Se han deslizado algunos errores por descuido en la edición, como las alteraciones en el ejemplo musical n° 4 (p.88), ciertas desprolijidades tipográficas (Linares en p. 82, topos en subtítulo, p.86, no en están en itálica; pero 'obras de salón', p.115, usa itálica innecesariamente), el apellido Berutti escrito de manera diferente ('Berutti', en el artículo de Plesch, pero 'Beruti' en el de Suárez Urtubey, aludiendo en ambos casos a Arturo Berutti), largas citas textuales en el cuerpo del artículo y no destacadas 'en caja' (p.116), entre otros detalles.

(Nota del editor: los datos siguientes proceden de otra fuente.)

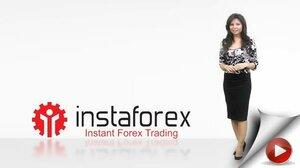 Современная экономика и финансовые инструменты Форекс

Lamentablemente, esta obra, como la mayoría de las ediciones de universidades nacionales argentinas, tiene una circulación sumamente restringida impresa en papel, debido a la deficiente distribución a través de las redes comerciales de libros. Sin embargo, puede leerse completa en http://issuu.com/valeabraham/docs/www.mozarteumjujuy.org.ar

Esto último facilita la divulgación inmediata del conocimiento producido por los intelectuales que, en este caso, resulta de interés para la musicología en el cono sur.

 

 

Fátima Graciela Musri es Profesora de Música especializada en Teorías Musicales, Magister en Arte Latinoamericano (U.N. de Cuyo) y en Historia (U.N. de San Juan). Ha cursado el Doctorado en Artes Mención Música (U.N. de Córdoba). Es Prof. Titular Efectiva de Historia de la Música y Coordinadora del Gabinete de Estudios Musicales en la U.N. de San Juan donde dirige proyectos, investigadores y becarios. Ha integrado jurados de concursos docentes, comités de lectura y de evaluación de pares a nivel nacional. Publicó artículos en revistas especializadas y los libros: Músicos inmigrantes. La familia Colecchia en la actividad musical de San Juan (1880-1910) y Reconstrucción de los espacios socio-musicales en San Juan (1944-1970), por la Editorial de la Facultad de Filosofía, Humanidades y Artes de la U.N. de San Juan. Ha co-editado el n° 7 de la Revista Argentina de Musicología de la AAM. Produjo el CD Músicos abruzenses en San Juan, videos documentales y programas radiales. Es integrante como investigadora formada del proyecto Nacionalismos y vanguardias musicales en Argentina, dirigido por Silvina Luz Mansilla (UBA).